The consumers’ quest for naturalness is really a continuing search for healthy living.
By Patrick Kiernan
Something happens to your view of life when you start becoming the oldest person in the room. While I have not reached “geezer” status, health and wellness have become more of a daily thought rather than the reminder from an annual physical. Kaiser Permanente sends me frequent reminders on healthy aging and they even hold farmers’ markets on some of their parking lots.
Daily emails and news stories abound with both the good and bad in lifestyles, food and drink. Campbell Soup Co. bows to consumer pressure over the use of bisphenol in all its can linings. Brazil orange juice exporters admit fungicide in citrus concentrates. A 20-year study suggests OTC supplements may do more harm than good. General Mills fights a fruit snacks lawsuit by claiming, “we never said they were healthful and nutritious.”
The death of my sister earlier this year forced me to see the connection between food and health. My sister struggled with weight and poor eating habits all of her life. Sadly, her passing means she lost the chance to live her retirement dreams after 40 years of work. Society should also mourn her loss as the bill for her last 100 days of life is approaching $1 million, which is a Medicare cost for all of us under social security benefits.
Food has many uses. Food is a weapon in many war-torn countries. Food is fuel with decades of tax credits for corn ethanol. Food is fun, providing families’ conversation time at dinner, nutrition and somewhere way down the list, food is wellness. All this leads me to my question of who will you (society, your customers) trust to tell the health and wellness story of the grocery industry?
I believe our past story of “no bad foods, just bad diets” does not bring enough truth to an aging obese society within which childhood obesity is also epidemic. Today, fully one third of our young adults are ineligible for military service due to being overweight. In response to epidemic levels of obesity, diabetes and cardiovascular disease, major medical groups are now recommending that every child between ages 9 and 11 be tested for high cholesterol. While PepsiCo spends millions each year to stop sin taxes on its products, Pepsi must also wrestle with its unions to charge $50 a month to employees if they smoke or have obesity-related medical problems.
Don’t get me wrong, “facts up front” nutrition information and nutrition scoring shelf tags can help, but they may be too little too late. We can probably all cite retailer and manufacturer brands that are launching campaigns to increase nutrition awareness and healthy living. Examples such as Nestlé’s “Healthy Steps for Healthy Lives” initiative provide healthier ingredients and portion control for consumers. Health care is now Clorox’s No. 1 priority for merger and acquisition expansion with personal care brands to supplement its Burt’s Bees skin care line.
Likewise, retailers such as Lubbock, Texas-based United Supermarkets, continue to grow their health and wellness programs for both customers and team members. Wegmans Food Markets is overhauling store brands to reduce sodium and sugar and also increase better ingredients such as whole grains, and Hy-Vee pioneered in-store nutrition experts.

- SUPPLIED DATA
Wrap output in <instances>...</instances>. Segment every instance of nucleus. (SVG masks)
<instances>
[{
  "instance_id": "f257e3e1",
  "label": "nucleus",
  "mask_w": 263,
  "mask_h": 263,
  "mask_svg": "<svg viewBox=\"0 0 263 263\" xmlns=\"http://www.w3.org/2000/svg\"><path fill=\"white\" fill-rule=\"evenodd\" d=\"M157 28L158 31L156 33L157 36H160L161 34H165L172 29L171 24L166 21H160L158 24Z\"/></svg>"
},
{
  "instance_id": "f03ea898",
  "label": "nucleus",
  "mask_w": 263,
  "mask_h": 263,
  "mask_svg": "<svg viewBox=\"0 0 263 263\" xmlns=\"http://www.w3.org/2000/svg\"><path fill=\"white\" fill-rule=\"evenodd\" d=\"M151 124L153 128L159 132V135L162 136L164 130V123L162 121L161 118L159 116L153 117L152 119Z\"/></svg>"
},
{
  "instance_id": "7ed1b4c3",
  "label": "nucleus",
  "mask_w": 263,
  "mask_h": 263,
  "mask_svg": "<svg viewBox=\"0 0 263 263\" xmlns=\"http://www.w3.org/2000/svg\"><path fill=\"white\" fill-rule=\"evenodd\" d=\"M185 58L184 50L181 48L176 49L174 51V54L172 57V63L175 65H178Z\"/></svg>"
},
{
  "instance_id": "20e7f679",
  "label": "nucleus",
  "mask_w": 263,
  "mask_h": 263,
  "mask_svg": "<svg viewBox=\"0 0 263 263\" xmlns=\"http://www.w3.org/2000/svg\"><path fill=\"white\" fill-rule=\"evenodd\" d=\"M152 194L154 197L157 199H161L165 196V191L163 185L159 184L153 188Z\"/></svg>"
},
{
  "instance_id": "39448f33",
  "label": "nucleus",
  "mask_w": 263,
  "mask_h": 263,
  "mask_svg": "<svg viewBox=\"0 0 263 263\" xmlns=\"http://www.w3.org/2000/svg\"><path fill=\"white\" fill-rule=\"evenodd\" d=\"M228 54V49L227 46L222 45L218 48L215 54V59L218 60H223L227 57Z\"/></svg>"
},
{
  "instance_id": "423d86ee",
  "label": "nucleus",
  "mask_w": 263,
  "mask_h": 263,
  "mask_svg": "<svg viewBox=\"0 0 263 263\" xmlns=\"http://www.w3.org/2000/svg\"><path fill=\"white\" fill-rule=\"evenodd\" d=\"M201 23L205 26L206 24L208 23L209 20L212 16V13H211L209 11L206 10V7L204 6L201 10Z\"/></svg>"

- ACTIVITY 1
Reproduce from the article on food and wellness the passage that opens with the words containing "By Patrick Kiernan" and closes with "their parking lots.".
- ACTIVITY 2
Answer these questions from the article on food and wellness:
(a) Which organization sends the writer frequent reminders on healthy aging?
(b) What share of young adults does the article say are ineligible for military service because of being overweight?
(c) Which retailer pioneered in-store nutrition experts?

- TASK SOLUTION 1
By Patrick Kiernan
Something happens to your view of life when you start becoming the oldest person in the room. While I have not reached “geezer” status, health and wellness have become more of a daily thought rather than the reminder from an annual physical. Kaiser Permanente sends me frequent reminders on healthy aging and they even hold farmers’ markets on some of their parking lots.

- TASK SOLUTION 2
(a) Kaiser Permanente
(b) Fully one third
(c) Hy-Vee